Short task => Quote the listing below word for word, leaving out the pictures.
* * * * *
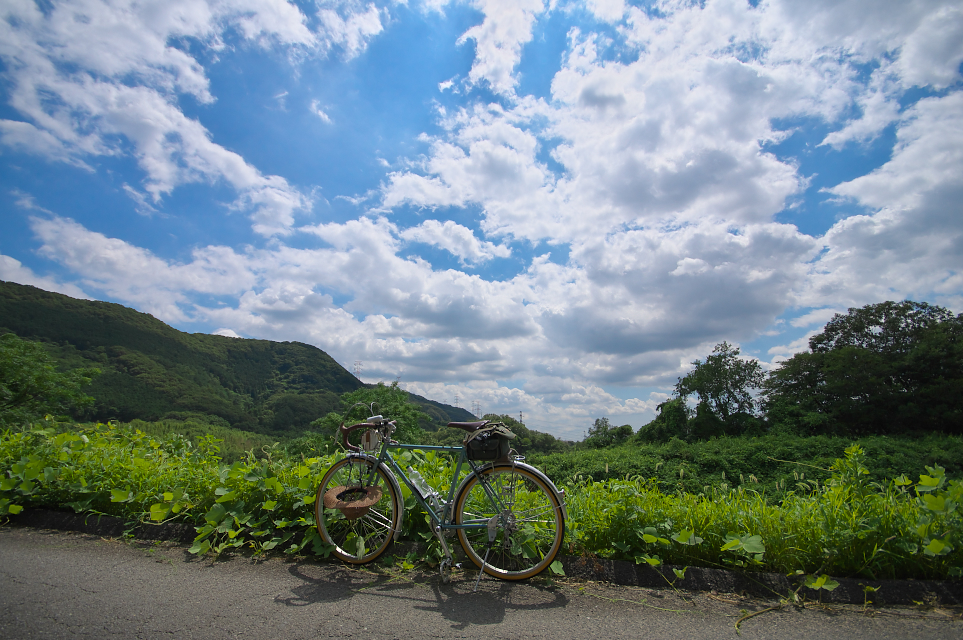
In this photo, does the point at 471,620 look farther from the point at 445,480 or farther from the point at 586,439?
the point at 586,439

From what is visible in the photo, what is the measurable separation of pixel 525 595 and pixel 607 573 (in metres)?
0.56

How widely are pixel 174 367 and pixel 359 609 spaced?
415ft

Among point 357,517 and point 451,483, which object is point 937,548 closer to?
point 451,483

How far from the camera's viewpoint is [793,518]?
9.72 feet

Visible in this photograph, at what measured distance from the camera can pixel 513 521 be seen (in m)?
3.05

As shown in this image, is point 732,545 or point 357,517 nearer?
point 732,545

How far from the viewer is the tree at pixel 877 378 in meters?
34.5

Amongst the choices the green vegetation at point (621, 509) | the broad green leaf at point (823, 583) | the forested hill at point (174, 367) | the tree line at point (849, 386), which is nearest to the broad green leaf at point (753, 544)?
the green vegetation at point (621, 509)

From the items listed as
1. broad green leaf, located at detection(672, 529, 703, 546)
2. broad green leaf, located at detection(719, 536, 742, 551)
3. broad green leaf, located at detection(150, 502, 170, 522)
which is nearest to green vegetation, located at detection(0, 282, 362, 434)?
broad green leaf, located at detection(150, 502, 170, 522)

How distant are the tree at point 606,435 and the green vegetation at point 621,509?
Answer: 5789 centimetres

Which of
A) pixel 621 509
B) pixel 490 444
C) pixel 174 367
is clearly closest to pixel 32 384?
pixel 490 444

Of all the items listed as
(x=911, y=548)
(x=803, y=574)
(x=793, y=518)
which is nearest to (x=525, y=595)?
(x=803, y=574)

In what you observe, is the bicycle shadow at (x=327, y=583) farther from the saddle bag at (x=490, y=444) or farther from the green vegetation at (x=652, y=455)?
the saddle bag at (x=490, y=444)

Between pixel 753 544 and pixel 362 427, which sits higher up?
pixel 362 427
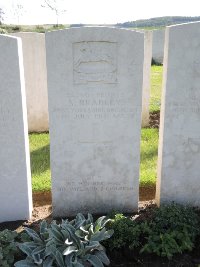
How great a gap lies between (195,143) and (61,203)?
190 centimetres

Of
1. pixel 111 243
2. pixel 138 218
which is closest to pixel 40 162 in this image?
pixel 138 218

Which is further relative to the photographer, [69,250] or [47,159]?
[47,159]

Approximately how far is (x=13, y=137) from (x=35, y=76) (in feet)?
12.4

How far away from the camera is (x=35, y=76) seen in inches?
301

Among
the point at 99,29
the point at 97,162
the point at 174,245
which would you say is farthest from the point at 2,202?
the point at 99,29

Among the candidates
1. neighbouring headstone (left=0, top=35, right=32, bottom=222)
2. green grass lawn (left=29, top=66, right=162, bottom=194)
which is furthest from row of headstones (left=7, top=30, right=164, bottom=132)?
neighbouring headstone (left=0, top=35, right=32, bottom=222)

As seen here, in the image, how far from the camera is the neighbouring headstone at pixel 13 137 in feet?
12.7

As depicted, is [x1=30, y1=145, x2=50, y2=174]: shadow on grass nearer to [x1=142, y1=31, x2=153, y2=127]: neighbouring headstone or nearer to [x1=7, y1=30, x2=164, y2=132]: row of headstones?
[x1=7, y1=30, x2=164, y2=132]: row of headstones

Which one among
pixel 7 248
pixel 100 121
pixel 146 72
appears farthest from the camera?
pixel 146 72

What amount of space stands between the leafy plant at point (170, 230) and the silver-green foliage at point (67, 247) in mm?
497

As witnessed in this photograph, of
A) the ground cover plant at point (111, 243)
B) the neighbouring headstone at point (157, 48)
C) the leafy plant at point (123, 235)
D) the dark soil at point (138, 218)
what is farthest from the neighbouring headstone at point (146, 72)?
the neighbouring headstone at point (157, 48)

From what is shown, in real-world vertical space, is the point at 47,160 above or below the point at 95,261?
above

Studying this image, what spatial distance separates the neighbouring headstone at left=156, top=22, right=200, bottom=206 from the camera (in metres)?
3.99

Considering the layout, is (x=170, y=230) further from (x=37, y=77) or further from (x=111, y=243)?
(x=37, y=77)
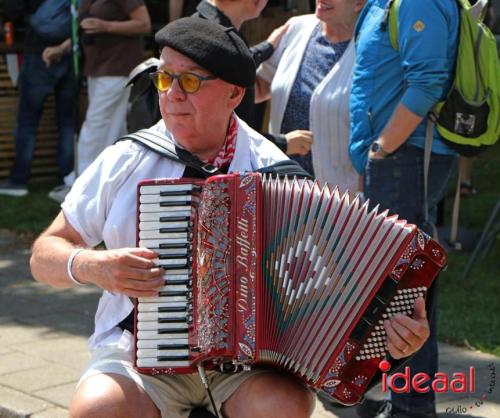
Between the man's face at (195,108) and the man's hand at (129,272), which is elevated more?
the man's face at (195,108)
* * * * *
Solved exercise =>
In this photo, does the point at 471,620 look farther from the point at 445,480 or farther from the point at 586,439?
the point at 586,439

From what is visible in the photo, what is the measurable separation of pixel 525 595 and pixel 607 573 (in metres)?
0.56

How widely are pixel 174 367 and pixel 359 609 spaced?
415ft

Among point 357,517 and point 451,483, which object is point 937,548 closer to?
point 451,483

How far from the camera's viewpoint is [793,518]?
9.72 feet

Visible in this photograph, at what measured distance from the camera can pixel 513 521 be seen (in m)?
3.05

As shown in this image, is point 732,545 or point 357,517 nearer?
point 732,545

How far from the viewer is the tree at pixel 877 378 in meters?
34.5

Amongst the choices the green vegetation at point (621, 509) | the broad green leaf at point (823, 583) | the forested hill at point (174, 367) | the tree line at point (849, 386), which is nearest to the broad green leaf at point (753, 544)?
the green vegetation at point (621, 509)

From the items listed as
1. broad green leaf, located at detection(672, 529, 703, 546)
2. broad green leaf, located at detection(719, 536, 742, 551)
3. broad green leaf, located at detection(150, 502, 170, 522)
which is nearest to green vegetation, located at detection(0, 282, 362, 434)?
broad green leaf, located at detection(150, 502, 170, 522)

How distant are the tree at point 606,435 and the green vegetation at point 621,509?
Answer: 5789 centimetres

Which of
A) pixel 621 509
B) pixel 490 444
C) pixel 174 367
is clearly closest to pixel 32 384?
pixel 490 444

Of all the items listed as
(x=911, y=548)
(x=803, y=574)
(x=793, y=518)
which is nearest to (x=525, y=595)?
(x=803, y=574)

In what you observe, is the bicycle shadow at (x=327, y=583) farther from the saddle bag at (x=490, y=444) or farther from the green vegetation at (x=652, y=455)?
the saddle bag at (x=490, y=444)

Between pixel 753 544 and pixel 362 427, which sits higher up?
pixel 362 427
How great a gap lies between (195,143) and (61,203)?
190 centimetres

Of
1. pixel 111 243
2. pixel 138 218
which is closest to pixel 40 162 in this image?
pixel 138 218

Which is further relative to the photographer, [69,250] or [47,159]?
[47,159]

Approximately how far is (x=13, y=137) from (x=35, y=76) (in feet)?
12.4

How far away from the camera is (x=35, y=76) seen in inches?
301

Among
the point at 99,29
the point at 97,162
the point at 174,245
which would you say is farthest from the point at 2,202?
the point at 99,29

Among the candidates
1. neighbouring headstone (left=0, top=35, right=32, bottom=222)
2. green grass lawn (left=29, top=66, right=162, bottom=194)
which is furthest from row of headstones (left=7, top=30, right=164, bottom=132)?
neighbouring headstone (left=0, top=35, right=32, bottom=222)

As seen here, in the image, how far from the camera is the neighbouring headstone at pixel 13 137 in feet?
12.7

As depicted, is [x1=30, y1=145, x2=50, y2=174]: shadow on grass nearer to [x1=142, y1=31, x2=153, y2=127]: neighbouring headstone or nearer to [x1=7, y1=30, x2=164, y2=132]: row of headstones?
[x1=7, y1=30, x2=164, y2=132]: row of headstones

Which one among
pixel 7 248
pixel 100 121
pixel 146 72
appears farthest from the camera?
pixel 146 72

What amount of space stands between the leafy plant at point (170, 230) and the silver-green foliage at point (67, 247) in mm?
497

As witnessed in this photograph, of
A) the ground cover plant at point (111, 243)
B) the neighbouring headstone at point (157, 48)
C) the leafy plant at point (123, 235)
D) the dark soil at point (138, 218)
what is farthest from the neighbouring headstone at point (146, 72)?
the neighbouring headstone at point (157, 48)

From what is shown, in real-world vertical space, is the point at 47,160 above or below the point at 95,261?
above

Studying this image, what spatial distance separates the neighbouring headstone at left=156, top=22, right=200, bottom=206 from the camera (in metres)?
3.99

Considering the layout, is (x=170, y=230) further from (x=37, y=77) or further from (x=111, y=243)?
(x=37, y=77)
Between the man's face at (195,108) and the man's hand at (129,272), which is elevated more?
the man's face at (195,108)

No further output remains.